Oil companies Oiltanking and Mabanaft, both owned by German logistics conglomerate Marquard & Bahls, suffered a cyberattack that crippled their loading and unloading systems in February. Oiltanking said it “declared force majeure” due to the attacks. 

The attacks forced Shell to reroute oil supplies to other depots. German newspaper Handelsblatt said 233 gas stations across Germany now have to run some processes manually because of the attack.

Blake Benson, senior cyber advisor at ABS Group said the diversity of stakeholders and industry present at any given port can create scenarios that make it difficult to remediate cybersecurity issues. 

Several regulatory authorities overlap in port environments from a cyber perspective creating an additional layer of difficulty when restoring operations after a cyber event. 
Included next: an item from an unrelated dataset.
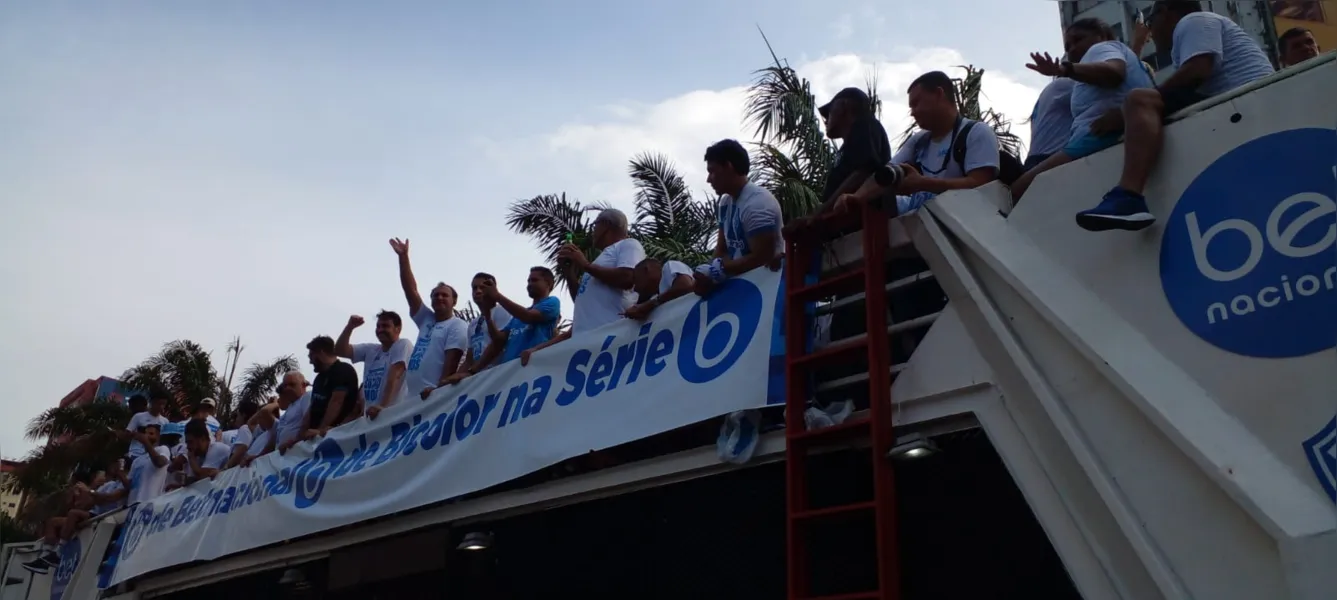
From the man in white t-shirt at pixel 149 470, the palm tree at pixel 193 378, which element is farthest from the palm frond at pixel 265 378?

“Instead of looking at threats to a single petrochemical facility, for example, you might be looking at how a cyber attack on a vessel or other MTS-related asset causes secondary or tertiary impacts to shoreside assets,” he said. 

“These are the types of scenarios that CISA’s cyber performance goals are designed to benefit—when there’s unclear cyber regulatory authority, or overlap from multiple sectors, adhering to the redefined ‘common baseline’ of cybersecurity maturity better ensures everyone is operating at the same benchmark.”

Jonathan has worked across the globe as a journalist since 2014. Before moving back to New York City, he worked for news outlets in South Africa, Jordan and Cambodia. He previously covered cybersecurity at ZDNet and TechRepublic.